(or more than)
feeling the urge to chat.
i have been struggling with what i think is tendonitis in my left elbow and finding it painful to do simple things like use scissors and pick up my coffee cup. lugging firewood around is not helping. i struggle to put my seatbelt on in the car. this is making me feel frustrated but also defeated and old. i know anyone can have this problem but i tend to chock a lot up to age since, oh, i turned 40. i alternate between whining and doing my best to be a big girl. i mean woman.
i just ate half a box of jelly beans. i focused in on the mixed drink inspired flavors for a bit and decided yes on the pina colada, nay to the margarita.

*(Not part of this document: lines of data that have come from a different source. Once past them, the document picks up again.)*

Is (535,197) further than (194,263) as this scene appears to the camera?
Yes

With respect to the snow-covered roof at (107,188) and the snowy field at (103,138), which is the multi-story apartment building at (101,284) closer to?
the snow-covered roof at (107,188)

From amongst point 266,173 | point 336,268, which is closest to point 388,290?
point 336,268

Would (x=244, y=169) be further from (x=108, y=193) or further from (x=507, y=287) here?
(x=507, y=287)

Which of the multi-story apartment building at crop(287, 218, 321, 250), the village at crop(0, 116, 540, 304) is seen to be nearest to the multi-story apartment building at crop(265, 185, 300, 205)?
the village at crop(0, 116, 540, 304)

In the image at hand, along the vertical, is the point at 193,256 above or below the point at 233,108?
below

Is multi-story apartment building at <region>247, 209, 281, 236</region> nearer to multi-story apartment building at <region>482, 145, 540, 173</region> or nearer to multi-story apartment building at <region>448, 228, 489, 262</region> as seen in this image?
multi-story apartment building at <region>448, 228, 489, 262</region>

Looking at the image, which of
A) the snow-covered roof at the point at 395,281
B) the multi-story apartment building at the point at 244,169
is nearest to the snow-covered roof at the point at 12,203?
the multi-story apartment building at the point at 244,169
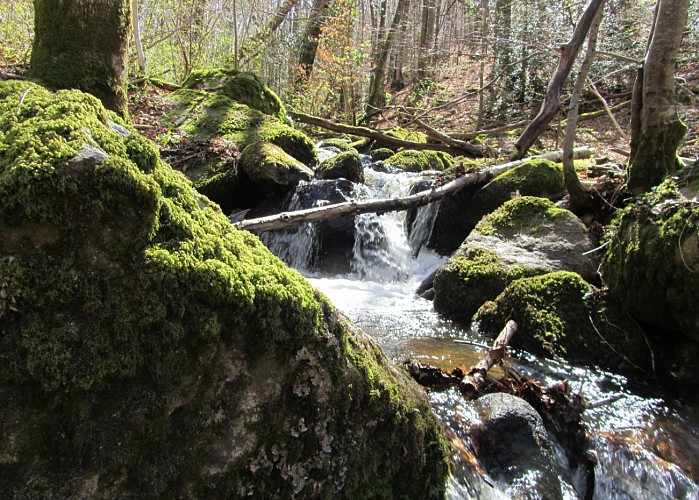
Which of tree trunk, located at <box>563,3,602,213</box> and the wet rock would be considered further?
tree trunk, located at <box>563,3,602,213</box>

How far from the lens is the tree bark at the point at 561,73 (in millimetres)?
6539

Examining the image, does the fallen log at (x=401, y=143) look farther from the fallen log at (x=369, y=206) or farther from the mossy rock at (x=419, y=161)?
the fallen log at (x=369, y=206)

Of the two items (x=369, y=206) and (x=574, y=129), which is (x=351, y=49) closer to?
(x=574, y=129)

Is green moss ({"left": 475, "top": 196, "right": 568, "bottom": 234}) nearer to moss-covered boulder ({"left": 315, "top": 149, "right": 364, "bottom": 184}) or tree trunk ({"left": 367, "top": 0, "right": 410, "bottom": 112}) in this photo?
moss-covered boulder ({"left": 315, "top": 149, "right": 364, "bottom": 184})

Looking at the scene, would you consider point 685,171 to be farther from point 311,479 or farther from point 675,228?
point 311,479

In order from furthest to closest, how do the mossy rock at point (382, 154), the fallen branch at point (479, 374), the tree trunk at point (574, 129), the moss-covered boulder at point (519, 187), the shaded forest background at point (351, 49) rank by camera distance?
the shaded forest background at point (351, 49), the mossy rock at point (382, 154), the moss-covered boulder at point (519, 187), the tree trunk at point (574, 129), the fallen branch at point (479, 374)

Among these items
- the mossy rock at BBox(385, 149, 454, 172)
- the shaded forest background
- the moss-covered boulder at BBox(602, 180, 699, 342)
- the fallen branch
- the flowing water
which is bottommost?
the flowing water

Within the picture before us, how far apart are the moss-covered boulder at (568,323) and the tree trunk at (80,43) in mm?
5272

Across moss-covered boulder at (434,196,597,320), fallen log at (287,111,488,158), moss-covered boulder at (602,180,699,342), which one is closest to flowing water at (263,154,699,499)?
moss-covered boulder at (434,196,597,320)

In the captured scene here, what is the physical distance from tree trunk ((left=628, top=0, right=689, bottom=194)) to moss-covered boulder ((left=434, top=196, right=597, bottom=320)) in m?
0.95

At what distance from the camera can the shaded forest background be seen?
12.9 m

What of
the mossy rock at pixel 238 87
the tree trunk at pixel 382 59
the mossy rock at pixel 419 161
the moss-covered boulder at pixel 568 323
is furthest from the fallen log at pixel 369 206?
the tree trunk at pixel 382 59

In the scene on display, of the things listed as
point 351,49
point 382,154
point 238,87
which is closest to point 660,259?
point 382,154

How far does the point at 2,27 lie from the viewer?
1080 centimetres
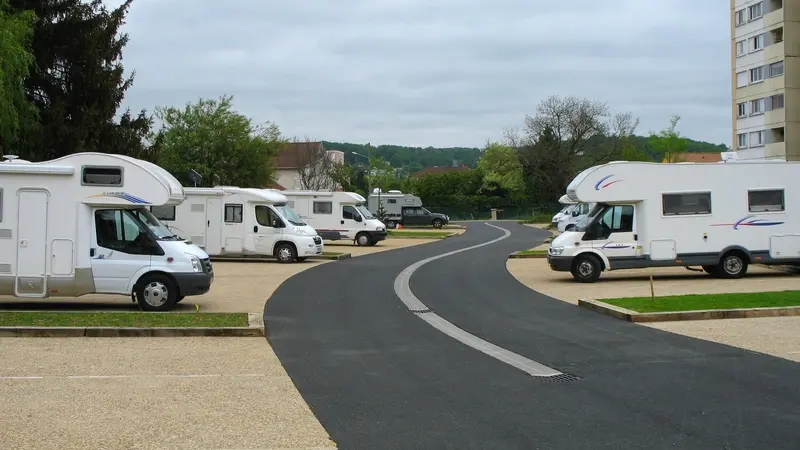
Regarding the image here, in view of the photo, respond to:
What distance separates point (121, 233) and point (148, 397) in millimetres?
7993

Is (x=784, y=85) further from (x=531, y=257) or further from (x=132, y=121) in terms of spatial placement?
(x=132, y=121)

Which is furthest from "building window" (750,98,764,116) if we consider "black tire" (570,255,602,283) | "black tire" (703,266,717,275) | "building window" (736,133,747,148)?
"black tire" (570,255,602,283)

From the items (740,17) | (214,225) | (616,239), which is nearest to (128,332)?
(616,239)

if you've been following this blog for awhile (too long...i didn't say that) you'll remember i used to go for a lot of walks. they weren't exercise walks. they were therapy walks. and i don't mean the kind of pleasant pondering stroll you might be imagining, i'm talking something akin to pacing but in one direction where my face is all screwed up tight in an ugly pretzel shape and it looks like my head might pop off.

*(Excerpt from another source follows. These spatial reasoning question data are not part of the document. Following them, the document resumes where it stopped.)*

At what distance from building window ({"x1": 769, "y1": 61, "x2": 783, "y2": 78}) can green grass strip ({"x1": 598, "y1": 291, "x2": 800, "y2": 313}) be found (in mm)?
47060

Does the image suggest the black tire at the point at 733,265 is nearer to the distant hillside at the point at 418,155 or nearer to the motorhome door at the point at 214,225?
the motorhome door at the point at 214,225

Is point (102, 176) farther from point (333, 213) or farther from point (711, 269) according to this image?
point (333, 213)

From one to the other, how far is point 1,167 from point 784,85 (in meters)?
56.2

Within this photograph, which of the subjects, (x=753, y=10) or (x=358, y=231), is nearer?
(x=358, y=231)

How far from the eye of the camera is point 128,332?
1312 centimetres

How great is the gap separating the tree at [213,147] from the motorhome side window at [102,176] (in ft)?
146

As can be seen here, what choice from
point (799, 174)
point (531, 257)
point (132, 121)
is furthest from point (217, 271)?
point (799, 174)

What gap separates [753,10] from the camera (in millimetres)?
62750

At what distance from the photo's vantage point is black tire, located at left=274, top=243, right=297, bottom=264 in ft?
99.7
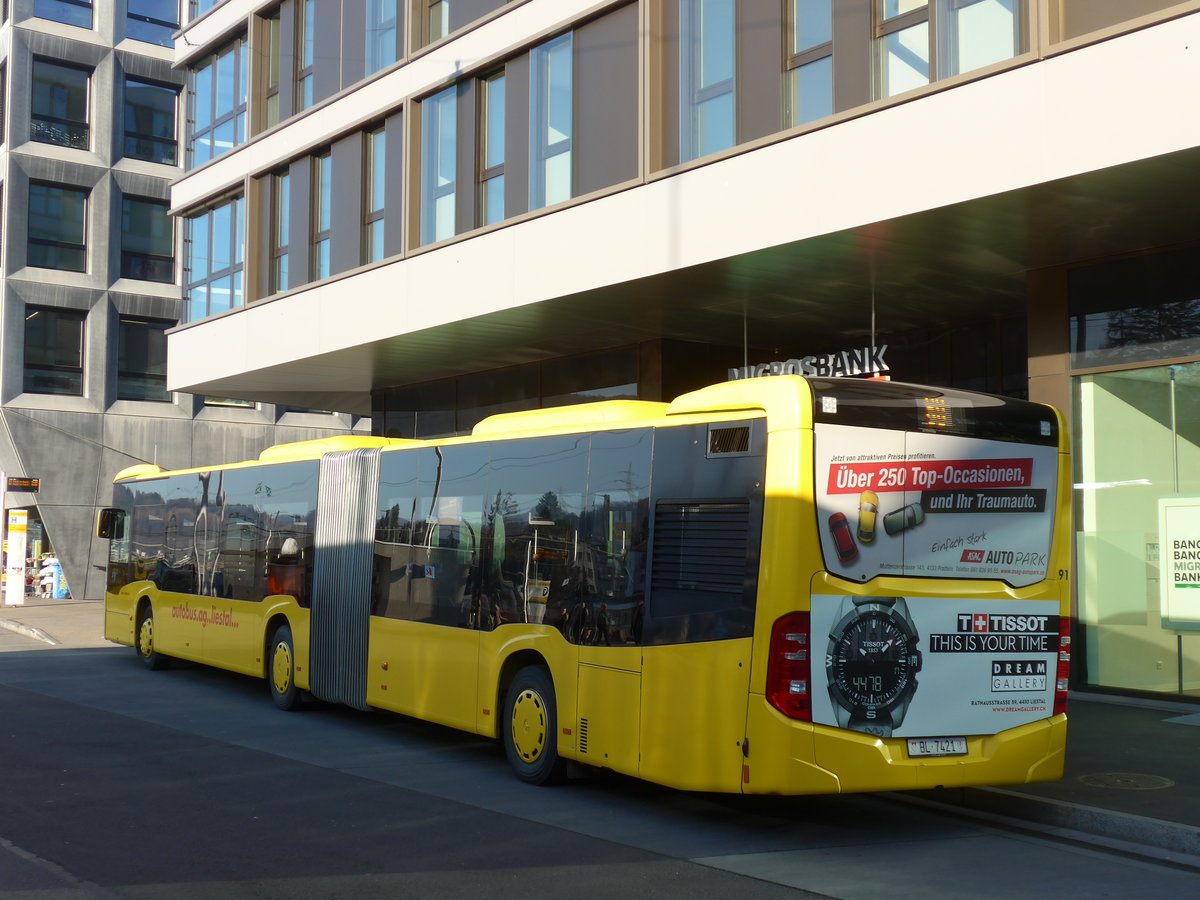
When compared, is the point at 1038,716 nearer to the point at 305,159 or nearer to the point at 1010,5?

thank god for those walks. they pretty much saved my ass. but anyway.
i stopped taking them maybe 2 years ago. and ever since i've missed not the reason for taking them but the activity of them. it was my kind of meditation. i don't want to jinx myself but this year i really want to get back to it.
2013 is supposed to be a real good year for geminis. like, pinnacle.
the rob brezny gemini horoscope this week says:
Do you understand just how much power you have to create the life you want to live in 2013? Are you fully aware of just how much access you have to new resources?
i really honestly think this may be true!
i'm gonna ponder that as i get back into long walking this year.
a different gentler kind of walking with intention and optimism.